Dans la foulée, la chaîne autrichienne la sélectionne pour représenter son pays au Grand Prix de la Chanson Européenne. Le titre qu’elle interprète, Die ganze Welt braucht Liebe, se classe 5° avec 8 points (3 de la France, 2 de la Suisse et 1 du Luxembourg, de la Suède et de la Belgique). Résultat considéré comme un échec, ce qui fait que la chanson ne fait même pas l’objet d’une publication.
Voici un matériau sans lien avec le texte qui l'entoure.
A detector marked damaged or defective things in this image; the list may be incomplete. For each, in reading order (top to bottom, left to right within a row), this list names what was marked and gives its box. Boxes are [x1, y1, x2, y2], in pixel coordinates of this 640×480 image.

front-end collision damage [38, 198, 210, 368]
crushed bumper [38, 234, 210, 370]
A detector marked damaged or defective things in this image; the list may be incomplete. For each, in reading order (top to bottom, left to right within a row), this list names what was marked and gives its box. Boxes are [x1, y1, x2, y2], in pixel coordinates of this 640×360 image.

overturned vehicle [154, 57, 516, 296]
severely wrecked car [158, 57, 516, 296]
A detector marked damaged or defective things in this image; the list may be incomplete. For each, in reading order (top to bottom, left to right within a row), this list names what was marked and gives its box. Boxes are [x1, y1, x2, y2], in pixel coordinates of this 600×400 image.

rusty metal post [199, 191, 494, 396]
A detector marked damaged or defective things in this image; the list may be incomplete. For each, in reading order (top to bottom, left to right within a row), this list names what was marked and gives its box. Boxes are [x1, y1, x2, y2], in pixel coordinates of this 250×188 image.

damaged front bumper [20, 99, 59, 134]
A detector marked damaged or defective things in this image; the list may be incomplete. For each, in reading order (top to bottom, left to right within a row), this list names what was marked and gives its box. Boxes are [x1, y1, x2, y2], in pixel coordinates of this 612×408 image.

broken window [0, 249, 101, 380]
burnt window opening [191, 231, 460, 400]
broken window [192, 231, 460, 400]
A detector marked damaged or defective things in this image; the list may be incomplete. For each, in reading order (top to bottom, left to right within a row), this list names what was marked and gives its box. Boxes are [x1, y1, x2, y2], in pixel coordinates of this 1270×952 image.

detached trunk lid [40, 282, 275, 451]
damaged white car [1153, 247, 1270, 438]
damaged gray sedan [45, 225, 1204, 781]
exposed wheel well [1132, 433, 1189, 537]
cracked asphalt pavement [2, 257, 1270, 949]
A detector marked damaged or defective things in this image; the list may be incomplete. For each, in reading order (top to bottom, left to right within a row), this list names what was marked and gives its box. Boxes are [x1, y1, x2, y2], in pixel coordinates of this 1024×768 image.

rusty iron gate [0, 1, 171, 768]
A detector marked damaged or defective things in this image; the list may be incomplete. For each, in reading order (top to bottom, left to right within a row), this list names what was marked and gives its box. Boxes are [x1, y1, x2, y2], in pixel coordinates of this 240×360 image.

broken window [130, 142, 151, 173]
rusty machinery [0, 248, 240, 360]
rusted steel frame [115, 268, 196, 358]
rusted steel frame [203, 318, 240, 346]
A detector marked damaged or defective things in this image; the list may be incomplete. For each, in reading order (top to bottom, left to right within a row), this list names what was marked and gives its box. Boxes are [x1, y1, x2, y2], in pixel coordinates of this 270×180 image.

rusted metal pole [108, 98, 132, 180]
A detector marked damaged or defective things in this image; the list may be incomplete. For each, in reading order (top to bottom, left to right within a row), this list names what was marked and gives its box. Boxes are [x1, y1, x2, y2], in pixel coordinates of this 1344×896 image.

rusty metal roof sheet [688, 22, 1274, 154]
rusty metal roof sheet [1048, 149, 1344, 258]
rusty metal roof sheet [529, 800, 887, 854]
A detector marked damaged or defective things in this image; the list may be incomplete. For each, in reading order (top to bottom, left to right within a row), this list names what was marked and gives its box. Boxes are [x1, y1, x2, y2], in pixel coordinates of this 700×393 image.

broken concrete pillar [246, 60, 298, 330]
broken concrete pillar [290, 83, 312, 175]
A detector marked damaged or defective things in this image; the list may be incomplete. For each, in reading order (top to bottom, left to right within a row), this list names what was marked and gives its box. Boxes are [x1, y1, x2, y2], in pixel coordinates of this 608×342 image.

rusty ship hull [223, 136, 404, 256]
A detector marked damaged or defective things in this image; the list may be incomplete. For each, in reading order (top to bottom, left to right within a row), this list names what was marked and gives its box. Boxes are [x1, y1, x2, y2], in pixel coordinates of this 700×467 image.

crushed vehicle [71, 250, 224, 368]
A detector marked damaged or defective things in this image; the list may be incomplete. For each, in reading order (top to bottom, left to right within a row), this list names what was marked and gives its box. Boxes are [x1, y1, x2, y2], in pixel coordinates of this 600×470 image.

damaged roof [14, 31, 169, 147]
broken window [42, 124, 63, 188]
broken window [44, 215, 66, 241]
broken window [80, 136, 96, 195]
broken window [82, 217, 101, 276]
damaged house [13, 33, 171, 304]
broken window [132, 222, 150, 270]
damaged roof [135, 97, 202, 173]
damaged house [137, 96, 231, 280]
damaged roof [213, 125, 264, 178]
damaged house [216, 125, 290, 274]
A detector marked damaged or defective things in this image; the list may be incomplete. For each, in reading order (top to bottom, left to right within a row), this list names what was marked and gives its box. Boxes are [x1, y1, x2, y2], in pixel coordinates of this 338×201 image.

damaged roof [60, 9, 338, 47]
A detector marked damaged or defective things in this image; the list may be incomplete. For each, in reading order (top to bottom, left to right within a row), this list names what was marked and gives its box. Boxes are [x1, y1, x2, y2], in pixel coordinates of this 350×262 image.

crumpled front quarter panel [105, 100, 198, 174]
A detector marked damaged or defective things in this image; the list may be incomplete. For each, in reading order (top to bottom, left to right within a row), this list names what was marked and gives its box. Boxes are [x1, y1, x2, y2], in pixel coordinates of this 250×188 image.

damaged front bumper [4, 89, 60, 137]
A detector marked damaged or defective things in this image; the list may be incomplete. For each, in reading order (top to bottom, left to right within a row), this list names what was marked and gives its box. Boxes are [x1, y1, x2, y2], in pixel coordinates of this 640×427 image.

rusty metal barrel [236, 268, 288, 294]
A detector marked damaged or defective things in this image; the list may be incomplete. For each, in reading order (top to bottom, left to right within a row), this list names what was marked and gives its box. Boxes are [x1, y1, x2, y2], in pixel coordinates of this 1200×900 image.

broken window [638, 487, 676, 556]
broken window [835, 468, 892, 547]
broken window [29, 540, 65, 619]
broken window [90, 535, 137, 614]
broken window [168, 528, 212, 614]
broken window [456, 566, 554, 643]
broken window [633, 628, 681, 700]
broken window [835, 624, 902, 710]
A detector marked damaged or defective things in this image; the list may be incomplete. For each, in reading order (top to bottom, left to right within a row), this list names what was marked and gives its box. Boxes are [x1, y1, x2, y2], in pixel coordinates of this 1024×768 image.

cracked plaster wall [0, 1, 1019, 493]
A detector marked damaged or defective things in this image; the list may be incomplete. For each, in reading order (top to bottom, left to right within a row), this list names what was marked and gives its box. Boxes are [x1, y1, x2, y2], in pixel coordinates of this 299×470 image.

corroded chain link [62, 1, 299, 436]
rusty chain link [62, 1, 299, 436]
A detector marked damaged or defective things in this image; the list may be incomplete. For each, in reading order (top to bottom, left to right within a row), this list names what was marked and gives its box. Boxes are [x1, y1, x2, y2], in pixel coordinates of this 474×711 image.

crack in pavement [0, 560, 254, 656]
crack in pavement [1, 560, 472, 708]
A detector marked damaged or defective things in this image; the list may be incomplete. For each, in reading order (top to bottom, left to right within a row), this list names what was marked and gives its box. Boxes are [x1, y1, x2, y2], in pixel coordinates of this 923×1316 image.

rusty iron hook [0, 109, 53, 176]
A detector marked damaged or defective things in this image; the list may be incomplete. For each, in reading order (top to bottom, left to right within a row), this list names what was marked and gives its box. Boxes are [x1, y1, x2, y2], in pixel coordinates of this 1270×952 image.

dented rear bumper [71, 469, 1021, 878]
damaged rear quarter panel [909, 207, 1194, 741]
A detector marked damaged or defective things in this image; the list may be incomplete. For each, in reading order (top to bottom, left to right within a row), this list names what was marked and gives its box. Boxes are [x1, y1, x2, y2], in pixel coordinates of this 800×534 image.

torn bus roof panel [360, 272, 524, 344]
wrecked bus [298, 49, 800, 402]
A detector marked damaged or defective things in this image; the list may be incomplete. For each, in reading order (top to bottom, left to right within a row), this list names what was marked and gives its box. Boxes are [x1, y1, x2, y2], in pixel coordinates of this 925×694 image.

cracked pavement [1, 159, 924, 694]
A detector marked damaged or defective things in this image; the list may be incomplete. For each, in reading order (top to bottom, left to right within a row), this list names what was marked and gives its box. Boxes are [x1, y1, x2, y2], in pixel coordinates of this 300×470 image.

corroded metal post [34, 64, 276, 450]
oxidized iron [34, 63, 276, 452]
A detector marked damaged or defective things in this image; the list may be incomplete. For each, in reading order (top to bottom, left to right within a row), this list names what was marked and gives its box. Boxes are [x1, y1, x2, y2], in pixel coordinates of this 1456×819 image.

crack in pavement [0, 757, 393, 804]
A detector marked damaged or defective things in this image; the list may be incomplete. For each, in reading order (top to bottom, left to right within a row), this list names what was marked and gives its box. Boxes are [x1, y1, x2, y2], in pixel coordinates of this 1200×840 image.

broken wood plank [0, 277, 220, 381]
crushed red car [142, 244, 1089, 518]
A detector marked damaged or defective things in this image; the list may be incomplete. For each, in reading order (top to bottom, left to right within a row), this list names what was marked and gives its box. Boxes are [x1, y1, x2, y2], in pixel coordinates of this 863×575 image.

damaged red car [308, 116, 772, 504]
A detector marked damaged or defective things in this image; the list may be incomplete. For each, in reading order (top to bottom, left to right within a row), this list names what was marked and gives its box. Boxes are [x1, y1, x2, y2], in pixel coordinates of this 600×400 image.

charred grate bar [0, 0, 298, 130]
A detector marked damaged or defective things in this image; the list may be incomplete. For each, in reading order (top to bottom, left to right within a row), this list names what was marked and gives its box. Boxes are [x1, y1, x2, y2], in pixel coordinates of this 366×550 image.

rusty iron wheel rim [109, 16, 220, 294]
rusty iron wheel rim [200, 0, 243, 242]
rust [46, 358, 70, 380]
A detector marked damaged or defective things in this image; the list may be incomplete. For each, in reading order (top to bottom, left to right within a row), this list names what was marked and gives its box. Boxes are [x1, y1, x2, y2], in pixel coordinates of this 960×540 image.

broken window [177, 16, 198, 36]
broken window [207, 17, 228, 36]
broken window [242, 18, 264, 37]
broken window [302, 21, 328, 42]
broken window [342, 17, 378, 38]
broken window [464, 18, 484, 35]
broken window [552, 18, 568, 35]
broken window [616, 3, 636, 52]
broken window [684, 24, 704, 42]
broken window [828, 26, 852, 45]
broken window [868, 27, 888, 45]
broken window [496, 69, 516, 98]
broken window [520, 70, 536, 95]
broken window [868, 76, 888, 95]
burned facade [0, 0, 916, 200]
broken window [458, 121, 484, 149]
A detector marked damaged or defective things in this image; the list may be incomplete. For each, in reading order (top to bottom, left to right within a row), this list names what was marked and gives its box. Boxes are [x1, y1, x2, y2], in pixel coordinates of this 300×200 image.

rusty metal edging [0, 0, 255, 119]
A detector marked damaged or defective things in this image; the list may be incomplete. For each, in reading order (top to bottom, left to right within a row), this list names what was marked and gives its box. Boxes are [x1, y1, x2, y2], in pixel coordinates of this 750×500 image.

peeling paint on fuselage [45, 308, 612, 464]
L’année 1958 se termine de manière assez effrayante pour la jeune femme, qui échappe de justesse le 24 décembre à un accident d’avion du vol Air France 703 à l’aéroport de Vienne-Schwechat.

Par la suite, les tournées de Liane Augustin aux États-Unis, particulièrement à New York, font salle comble. Elle enchaîne avec d’autres récitals dans le monde entier, avant de se concentrer sur la Scandinavie où elle s’installe un moment avec un nouveau compagnon. Puis, elle revient à Vienne et finit sa carrière un peu oubliée, ne chantant que sur des paquebots de luxe pour gagner sa vie. Après une opération chirurgicale à l’abdomen en avril 1978, une forte hémorragie se déclare, qui ne peut être contenue. La 2° représentante autrichienne au Concours meurt à l’âge de 50 ans.